I've been reading a few things that suggest that the PSTN (Public Switched Telephone Network--the traditional phone system) is dying, soon to be devastated by VOIP. Since companies like Vonage are starting to switch consumers and small businesses, and larger companies have been moving internal phone service to VOIP for a while, within a few years most profitable customers will have have left traditional telcos for nice, cheap facility-less VOIP. That'll leave expensive customers (rural consumers, for example) as the primary users of the old phone system, and that'll destroy the business model of all of the telcos.

We'll see.
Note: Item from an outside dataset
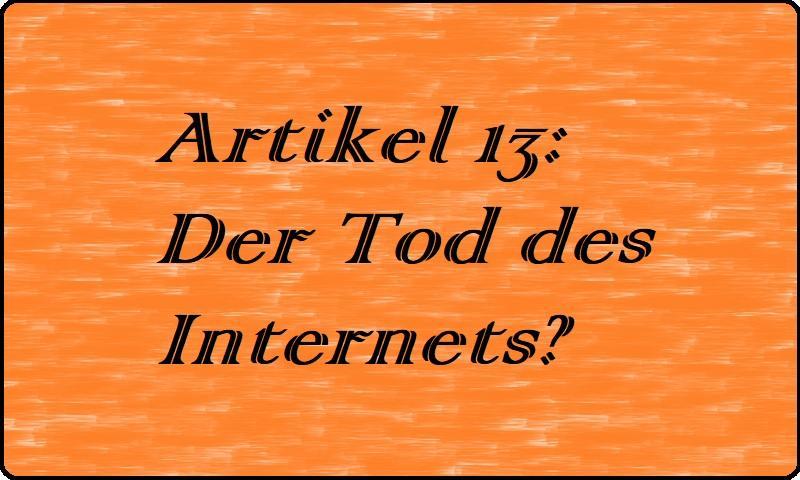 Artikel 13: Der Tod des Internets?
Maybe it'll go that way, maybe it won't, but I wouldn't buy telco stock right now :-).

The story goes like this: once we have a good, semi-open way to map traditional phone numbers onto VoIP providers, we'll start seeing pure-VoIP calls between (say) Vonage and 8x8 customers. Companies can jump in and do direct VoIP calls to other companies and consumers using the same database, either the ENUM thing that never seems to go anywhere, something DNS driven, or something new. Doesn't really matter which way it happens, because one of them is going to happen very soon, probably within 6 months, and it's probably going to be at least partially driven by the Vonages of the world in an attempt to cut their costs when talking to customers of the other VoIP providers.
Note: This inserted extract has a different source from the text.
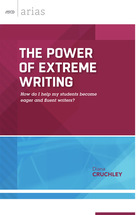 The Power of Extreme Writing: How Do I Help My Students Become Eager and Fluent Writers?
Once we have open-ish IP telephony, unless regulation rears its ugly head, phone service will end up looking a lot like email. Consumers and very small businesses will pay a provider, and larger companies (and geeks) will handle it themselves, directly. In either case, you'll end up paying someone to connect your calls to (and from) the legacy PSTN, so Aunt Mildred in Kansas can call you, but 95% of the traffic will be SIP end-to-end. Once this is in place, we can start exploring what you can really do with SIP above and beyond traditional telephone service (your phone number follows your laptop on vacation, for instance).

But, here's the problem: SIP spam. What's going to keep the spamming scum of the earth (and I'm being charitable here) from blasting your phone with automated crap 24x7? Regulation probably won't do it--they'll just connect directly (via IP) from outside of the US, just like some SMTP spammers do today. The economics are basically the same as they are for SMTP spam, it's astoundingly cheap to send, and you only need a few returns per million to break even. It's not completely clear that today's spam filtering techniques really apply to SIP spam, besides blacklisting and whitelisting.

I've been enjoying the near-complete lack of phone spam at home since the FTC do-not-call list took effect. I wonder how long the quiet is going to last, though.